# Live bait @ Jekyll Island



## tulisiak.2 (Feb 4, 2005)

Where is the best place to catch live bait on Jekyll island. Mullet or other larger sized baitfish. And does the marina shop on pier 1 sell live bait?


----------



## Railroader (Apr 13, 2005)

tulisiak.2 said:


> Where is the best place to catch live bait on Jekyll island. Mullet or other larger sized baitfish. And does the marina shop on pier 1 sell live bait?


I know of no live bait on Jekyll, but there are bait places on the St. Simons Causeway, Blythe Island Park, and also on Ga Hwy 520, about 15 miles towards Waycross. They'll have live shrimp, and the guy on 520 will sometimes have mud minnows. No one tries to keep mullet, that I know of...

Your best bet for mullet will be a cast net, and they'll be where you see 'em. They'll let you net at the Jekyll Wharf, and at the public boat ramp near the South end. You might get some in the Sound at the South end, St. Andrews picnic area, as well. 

Good luck.


----------



## bigphil (Jul 9, 2006)

Dont know if that shop sells it or not.

Usually catch it in the cast net on the south end and sometimes on the north end around the pier and up on driftwood beach side.

I prefer to catch mullet at SSI. Just seem to have better luck finding it their in the surf.

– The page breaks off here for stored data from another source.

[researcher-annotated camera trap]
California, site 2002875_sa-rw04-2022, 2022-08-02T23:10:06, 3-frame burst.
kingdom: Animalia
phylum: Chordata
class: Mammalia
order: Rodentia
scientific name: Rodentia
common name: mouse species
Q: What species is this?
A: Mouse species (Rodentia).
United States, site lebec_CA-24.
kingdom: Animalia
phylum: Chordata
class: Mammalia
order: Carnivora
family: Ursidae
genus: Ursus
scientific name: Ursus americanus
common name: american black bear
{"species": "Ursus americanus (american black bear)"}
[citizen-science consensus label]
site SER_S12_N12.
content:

Oh, you need to be nice to the shrimpers on the south end of the island.  When all else fails, you can pick it out of their nets.


----------



## lazy fisherman (Jul 1, 2006)

I've seen big schools of menhaden at Jekyll, too. Was fishing the old bridge and they were thick enough that I snagged one on a lure by accident. I've also seen them off the driftwood beach. That was in early May, don't know if they're seasonal or not.


----------